Nous pouvons affirmer sans trop nous avancer que le vrai lieu de sépulture du Christ est resté caché des humains jusqu’à nos jours, tout comme le lieu où Moïse fut enterré est resté caché (voir Deutéronome 34 : 6). Ce n’est manifestement pas l’intention de Dieu qu’un tel endroit devienne un lieu de pèlerinage et un centre de culte rituel.
Peut-être que la réponse à la question sur le silence qui entoure le lieu exact de sépulture du Christ se trouve dans l’instruction donnée par les anges aux disciples après sa résurrection : « Pourquoi cherchez-vous parmi les morts celui qui est vivant ? » (Luc 24 : 5). Les Évangiles affirment que Jésus-Christ est revenu à la vie par un geste miraculeux de Dieu. Le sépulcre fut simplement un lieu d’attente temporaire ne devant jamais être vénéré.

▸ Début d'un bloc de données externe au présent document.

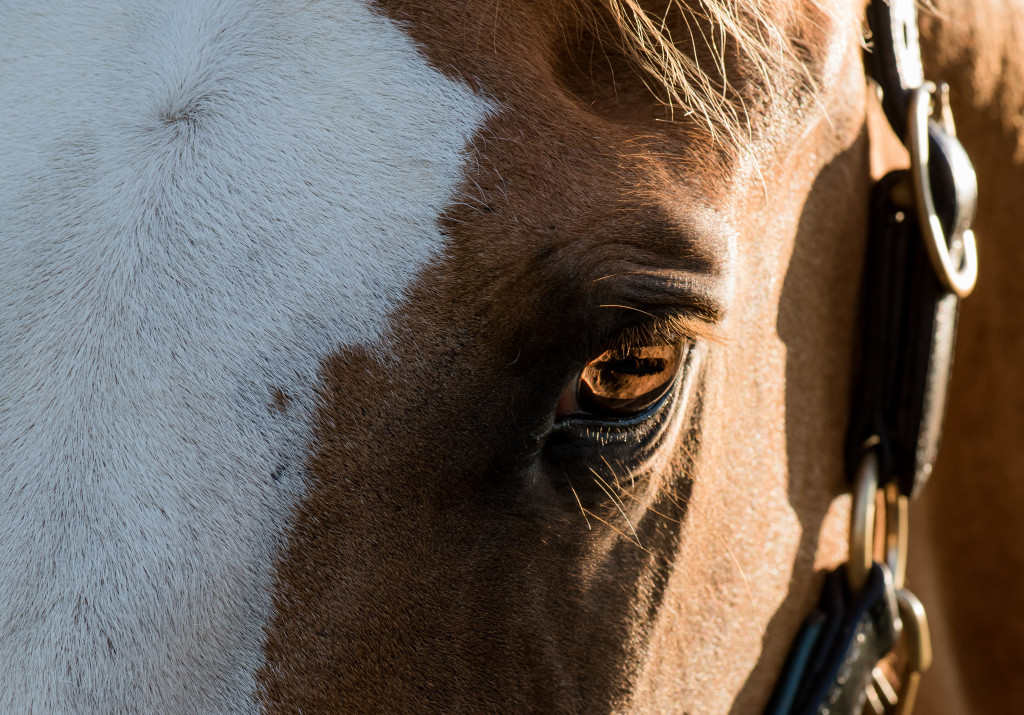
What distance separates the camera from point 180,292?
29.7 inches

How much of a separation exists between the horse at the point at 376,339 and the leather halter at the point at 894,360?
0.20 m

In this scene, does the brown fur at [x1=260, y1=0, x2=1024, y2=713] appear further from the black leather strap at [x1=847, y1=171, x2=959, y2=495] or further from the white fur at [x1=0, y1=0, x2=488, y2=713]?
the black leather strap at [x1=847, y1=171, x2=959, y2=495]

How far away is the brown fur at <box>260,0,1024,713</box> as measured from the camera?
31.6 inches

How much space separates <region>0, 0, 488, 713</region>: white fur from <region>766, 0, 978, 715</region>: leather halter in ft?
2.11

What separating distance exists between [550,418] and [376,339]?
0.18m

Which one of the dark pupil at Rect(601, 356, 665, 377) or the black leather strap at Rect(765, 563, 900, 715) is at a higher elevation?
the dark pupil at Rect(601, 356, 665, 377)

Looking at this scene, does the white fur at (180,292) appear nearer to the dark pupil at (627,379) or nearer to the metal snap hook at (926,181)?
the dark pupil at (627,379)

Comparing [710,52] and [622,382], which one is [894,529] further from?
[710,52]

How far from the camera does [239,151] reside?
79 cm

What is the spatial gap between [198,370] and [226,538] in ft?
0.45

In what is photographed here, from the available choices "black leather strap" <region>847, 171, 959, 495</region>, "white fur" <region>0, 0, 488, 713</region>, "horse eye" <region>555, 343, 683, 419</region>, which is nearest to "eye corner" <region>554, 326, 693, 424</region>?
"horse eye" <region>555, 343, 683, 419</region>

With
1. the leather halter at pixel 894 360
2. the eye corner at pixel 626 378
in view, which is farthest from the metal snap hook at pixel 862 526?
the eye corner at pixel 626 378

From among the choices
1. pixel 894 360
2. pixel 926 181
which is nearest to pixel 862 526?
pixel 894 360

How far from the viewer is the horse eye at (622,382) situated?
0.90 metres
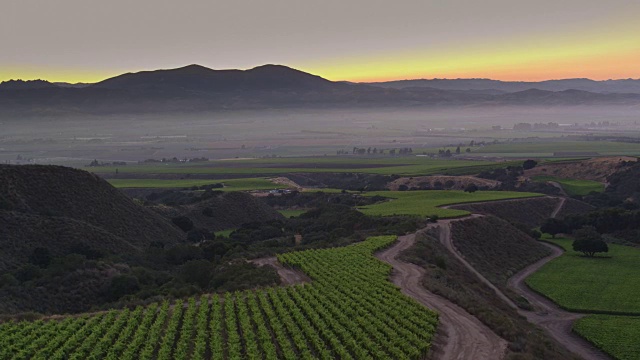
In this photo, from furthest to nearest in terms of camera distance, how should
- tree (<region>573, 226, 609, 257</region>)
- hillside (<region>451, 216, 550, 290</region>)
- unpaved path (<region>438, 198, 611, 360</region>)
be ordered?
tree (<region>573, 226, 609, 257</region>) → hillside (<region>451, 216, 550, 290</region>) → unpaved path (<region>438, 198, 611, 360</region>)

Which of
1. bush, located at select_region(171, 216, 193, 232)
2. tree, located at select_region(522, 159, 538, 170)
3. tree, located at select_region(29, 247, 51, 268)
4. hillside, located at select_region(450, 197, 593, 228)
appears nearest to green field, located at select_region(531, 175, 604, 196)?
tree, located at select_region(522, 159, 538, 170)

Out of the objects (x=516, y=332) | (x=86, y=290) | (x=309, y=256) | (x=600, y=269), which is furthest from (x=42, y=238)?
(x=600, y=269)

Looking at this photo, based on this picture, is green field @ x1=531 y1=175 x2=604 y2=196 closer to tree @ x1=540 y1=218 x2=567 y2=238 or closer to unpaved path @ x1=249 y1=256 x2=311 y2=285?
tree @ x1=540 y1=218 x2=567 y2=238

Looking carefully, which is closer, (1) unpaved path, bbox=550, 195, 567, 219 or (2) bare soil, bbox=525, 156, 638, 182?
(1) unpaved path, bbox=550, 195, 567, 219

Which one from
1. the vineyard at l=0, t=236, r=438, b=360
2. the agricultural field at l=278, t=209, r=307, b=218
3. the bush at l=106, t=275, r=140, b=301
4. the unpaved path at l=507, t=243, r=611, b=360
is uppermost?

Le vrai culte ne consiste pas à donner à des endroits le caractère saint qu’ils ne possèdent pas, mais plutôt, comme Jésus a dit à une Samaritaine : « Crois-moi, l’heure vient où ce ne sera ni sur cette montagne ni à Jérusalem que vous adorerez le Père […] Mais l’heure vient, et elle est déjà venue, où les adorateurs adoreront le Père en esprit et en vérité ; car ce sont là les adorateurs que le Père demande. Dieu est esprit, et il faut que ceux qui l’adorent l’adorent en esprit et en vérité » (Jean 4 : 21, 23-24).